These oven baked 3-ingredient beef stuffed olives are one of those throwback potluck snacks that disappear fast every single time. They have that perfect salty, savory bite from briny green olives, hearty beef, and a crisp parmesan coating, and I love that they feel a little retro in the best way while still being incredibly easy to pull together on a busy weeknight or before a gathering.
Serve these warm as an appetizer with toothpicks or pile them onto a snack board with crackers, sliced salami, cubes of cheese, and fresh crunchy veggies. They also pair really well with a simple pasta salad, a cold sparkling drink, or other potluck favorites when you want something small, salty, and satisfying to balance out sweeter picnic dishes.
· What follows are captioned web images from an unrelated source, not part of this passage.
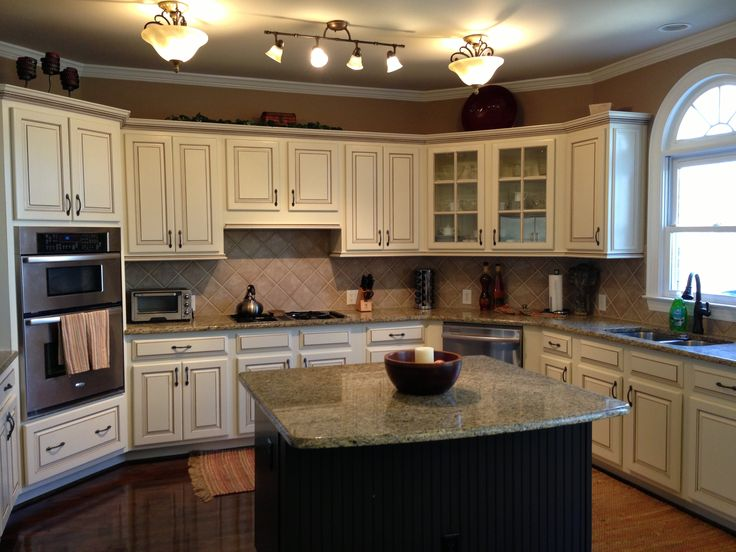 My dream kitchen, at last!; Painted maple cabinets antique white/almond; added light rail at the bottom and rope crown moulding at the top; chocolate brown pen glaze; Island contrast and painted chocolate brown with darker glaze (Faux to Finish); walls are Sherwin Williams Mexican Sand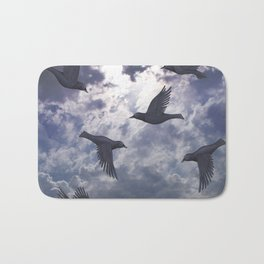 crows in the stormy sky Bath Mat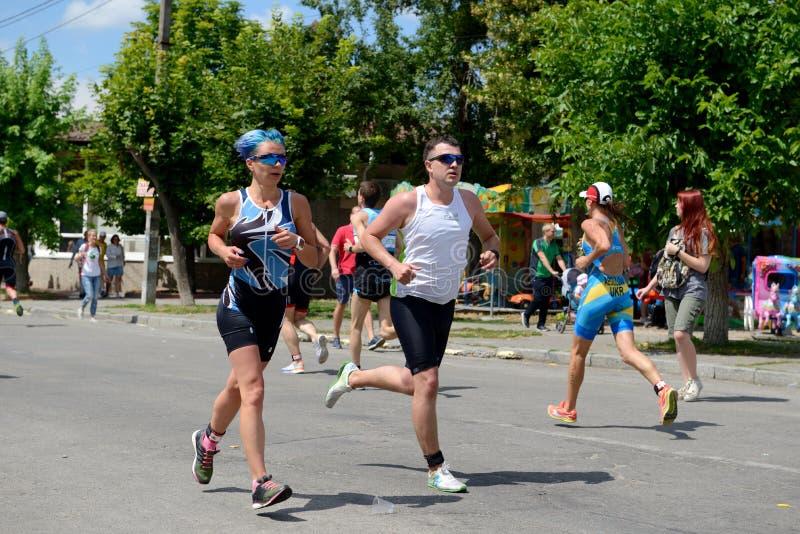 Idrottsman nen konkurrerar i rinnande del under internationell triathlonkonkurrens royaltyfri foto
Oven Baked 3-Ingredient Beef Stuffed Olives
Servings: 8
Ingredients
1 jar large pitted green olives, about 30 to 36 olives, drained
1/2 pound ground beef
1 cup grated parmesan cheese
Directions
1. Preheat the oven to 400°F and line a baking sheet or small baking dish with parchment paper for easy cleanup.
2. Press a small amount of ground beef into each olive, filling the hollow center and slightly mounding the beef at the opening if needed.
3. Roll each stuffed olive in the grated parmesan cheese so the outside is well coated, then place them on the prepared baking sheet.
4. Bake for 18 to 22 minutes, until the beef is cooked through and the parmesan is golden brown around the edges.
5. Let the olives cool for a few minutes before serving warm.
Variations & Tips
Use extra-large olives: Bigger olives are much easier to stuff and give you the best balance of briny olive, beef, and cheesy crust in each bite. If your olives are smaller, just use less beef so they do not split too much during baking.
Season the beef if you like: Even though this is a true 3-ingredient recipe, you can mix a pinch of black pepper, garlic powder, or Italian seasoning into the beef if you want a little more flavor. I usually keep them simple when I am making them for a party because the olive and parmesan already bring plenty of salty punch.
Make-ahead tip: You can stuff and coat the olives a few hours ahead, then refrigerate them on the baking sheet until you are ready to bake. This is especially helpful when you are juggling other dishes before guests arrive.
Watch the salt: Since both olives and parmesan are naturally salty, there is usually no need to add salt to the beef. Taste one after baking before deciding if you want any extra seasoning for the next batch.
Serve warm for the best texture: These are at their best when the parmesan coating is still crisp and the beef is hot. If they sit out for a while, a quick few minutes back in the oven will freshen them up nicely.